╭──

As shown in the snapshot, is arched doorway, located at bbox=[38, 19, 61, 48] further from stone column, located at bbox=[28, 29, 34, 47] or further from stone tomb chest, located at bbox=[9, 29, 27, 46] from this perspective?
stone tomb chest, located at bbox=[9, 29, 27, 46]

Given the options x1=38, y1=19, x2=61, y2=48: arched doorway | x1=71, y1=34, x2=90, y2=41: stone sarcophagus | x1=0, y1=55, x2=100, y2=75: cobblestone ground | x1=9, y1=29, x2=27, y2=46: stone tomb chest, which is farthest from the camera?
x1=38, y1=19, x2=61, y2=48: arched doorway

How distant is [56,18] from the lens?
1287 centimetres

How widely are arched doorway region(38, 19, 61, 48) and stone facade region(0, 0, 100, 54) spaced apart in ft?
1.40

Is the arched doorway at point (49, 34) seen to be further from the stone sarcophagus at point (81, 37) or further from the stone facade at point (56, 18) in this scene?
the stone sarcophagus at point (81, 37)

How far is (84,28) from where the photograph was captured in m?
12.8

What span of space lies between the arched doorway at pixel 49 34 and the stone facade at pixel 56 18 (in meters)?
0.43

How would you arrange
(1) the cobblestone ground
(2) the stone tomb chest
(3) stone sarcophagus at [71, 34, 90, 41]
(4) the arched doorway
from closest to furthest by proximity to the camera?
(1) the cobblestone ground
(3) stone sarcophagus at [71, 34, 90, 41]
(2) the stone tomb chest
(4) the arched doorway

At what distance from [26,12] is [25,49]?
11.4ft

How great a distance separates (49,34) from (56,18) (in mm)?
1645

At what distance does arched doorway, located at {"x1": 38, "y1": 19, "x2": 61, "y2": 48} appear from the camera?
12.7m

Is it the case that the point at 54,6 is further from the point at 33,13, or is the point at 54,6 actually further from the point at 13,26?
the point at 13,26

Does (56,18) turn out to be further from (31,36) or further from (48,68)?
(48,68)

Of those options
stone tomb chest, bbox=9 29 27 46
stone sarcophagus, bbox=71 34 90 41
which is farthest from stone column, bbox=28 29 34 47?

╰──

* **WHAT IS EXPECTED**
Copy every one of the records above word for word, keeping the original wording and line breaks.

* **ANSWER TO THE PROBLEM**
As shown in the snapshot, is arched doorway, located at bbox=[38, 19, 61, 48] further from stone column, located at bbox=[28, 29, 34, 47] or further from stone tomb chest, located at bbox=[9, 29, 27, 46] from this perspective?
stone tomb chest, located at bbox=[9, 29, 27, 46]

Given the options x1=38, y1=19, x2=61, y2=48: arched doorway | x1=71, y1=34, x2=90, y2=41: stone sarcophagus | x1=0, y1=55, x2=100, y2=75: cobblestone ground | x1=9, y1=29, x2=27, y2=46: stone tomb chest, which is farthest from the camera?
x1=38, y1=19, x2=61, y2=48: arched doorway

How distant is [56,18] from the lens?
1287 centimetres

How widely are arched doorway region(38, 19, 61, 48) and stone facade region(0, 0, 100, 54) spaced apart in ft?
1.40

Is the arched doorway at point (49, 34) seen to be further from the stone sarcophagus at point (81, 37) or further from the stone facade at point (56, 18) in this scene?
the stone sarcophagus at point (81, 37)

How far is (84,28) from where the photograph was captured in m?
12.8

What span of space lies between the arched doorway at pixel 49 34 and the stone facade at pixel 56 18 (in meters)?
0.43

How would you arrange
(1) the cobblestone ground
(2) the stone tomb chest
(3) stone sarcophagus at [71, 34, 90, 41]
(4) the arched doorway
from closest to furthest by proximity to the camera?
(1) the cobblestone ground
(3) stone sarcophagus at [71, 34, 90, 41]
(2) the stone tomb chest
(4) the arched doorway

At what distance from [26,12] is [25,49]?
11.4ft

How great a distance separates (49,34) from (56,18) (in mm)?
1645

At what distance does arched doorway, located at {"x1": 38, "y1": 19, "x2": 61, "y2": 48} appear from the camera?
12.7m

Is it the case that the point at 54,6 is further from the point at 33,13, or is the point at 54,6 actually further from the point at 13,26?
the point at 13,26

Does (56,18) turn out to be further from (31,36) or further from (48,68)?
(48,68)

Of those options
stone tomb chest, bbox=9 29 27 46
stone sarcophagus, bbox=71 34 90 41
which is farthest from stone column, bbox=28 29 34 47?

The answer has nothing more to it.